Democrats blocked a four-week budget extension Friday night resulting in a government shut down. The House passed the short-term funding bill on Thursday but the vote in the Senate was 50 to 49, but 60 votes were needed to break a Democratic filibuster. The stumbling block to reaching an agreement is that Democrats want permanent status for "dreamers," but no border wall, and Republicans and the President want a permanent status for dreamers and a border wall.  The vote Friday night was a vote to simply keep the government open for four more weeks while continuing to talk and trying to resolve differences. Democrats balked at the extension and filibustered. The Congress is meeting this weekend to continue trying to come to some agreement to pass the extension. If the government reopens by Monday, then most people will not even know it was closed, since most non-essential government services are usually closed on the weekend anyway.

It is going to be interesting to see how the media reports this.  Here is the report from AP.
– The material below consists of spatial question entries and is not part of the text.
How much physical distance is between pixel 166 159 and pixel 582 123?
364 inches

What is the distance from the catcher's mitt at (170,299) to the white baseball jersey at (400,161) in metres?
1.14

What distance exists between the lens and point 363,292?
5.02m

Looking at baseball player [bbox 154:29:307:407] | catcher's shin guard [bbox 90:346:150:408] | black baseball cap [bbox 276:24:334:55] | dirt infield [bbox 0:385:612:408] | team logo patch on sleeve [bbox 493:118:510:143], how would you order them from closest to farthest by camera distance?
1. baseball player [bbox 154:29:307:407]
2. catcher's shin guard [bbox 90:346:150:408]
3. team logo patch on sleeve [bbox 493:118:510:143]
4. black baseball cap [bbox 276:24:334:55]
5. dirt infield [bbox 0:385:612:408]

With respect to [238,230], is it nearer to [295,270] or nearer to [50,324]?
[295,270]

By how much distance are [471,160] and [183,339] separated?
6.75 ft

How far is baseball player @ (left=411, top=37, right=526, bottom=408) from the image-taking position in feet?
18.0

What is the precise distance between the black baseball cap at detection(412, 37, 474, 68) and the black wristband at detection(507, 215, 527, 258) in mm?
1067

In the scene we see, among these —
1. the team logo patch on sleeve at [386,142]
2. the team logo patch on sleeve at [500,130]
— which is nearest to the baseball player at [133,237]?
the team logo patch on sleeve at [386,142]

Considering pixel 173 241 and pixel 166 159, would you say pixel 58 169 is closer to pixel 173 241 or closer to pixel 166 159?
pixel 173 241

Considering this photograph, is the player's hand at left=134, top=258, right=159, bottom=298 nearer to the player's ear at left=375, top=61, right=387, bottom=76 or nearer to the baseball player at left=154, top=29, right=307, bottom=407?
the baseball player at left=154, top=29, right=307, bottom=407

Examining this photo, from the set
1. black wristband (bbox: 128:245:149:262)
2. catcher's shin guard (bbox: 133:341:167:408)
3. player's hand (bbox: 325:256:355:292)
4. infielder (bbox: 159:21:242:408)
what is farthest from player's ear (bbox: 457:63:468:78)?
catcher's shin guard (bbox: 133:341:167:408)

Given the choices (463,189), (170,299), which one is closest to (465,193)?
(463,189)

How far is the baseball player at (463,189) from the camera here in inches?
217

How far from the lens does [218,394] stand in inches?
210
Government shutdown begins and so does the finger-pointing

WASHINGTON (AP) — Americans awoke Saturday to learn that quarreling politicians in Washington had failed to keep their government in business, halting all but the most essential operations and marring the anniversary of President Donald Trump's inauguration.
The three previous times the government was shut down, it was because a Democrat president would not give in to Republican demands; this time, a Republican president will not give in to Democrat demands.  The situations are essentially the same. Look at the above headline and story. Instead of blaming the shut down on Democrats as they would have if the parties were reversed they say Democrats will blame Republicans and Republicans will blame Democrats and both sides are to blame.  That is probably accurate, but that is not how they reported it when it was Republicans voting against raising the debt ceiling or voting against a continuing resolution that resulted in a government shut down. I would not complain about the way this is reported if that was the same way the media had reported other government shutdowns.

Here is a MSNBC headline and link to a story in 2013 following a government shutdown: Why Republicans shut down the government.   This is similar to how most of the media reported past shutdowns.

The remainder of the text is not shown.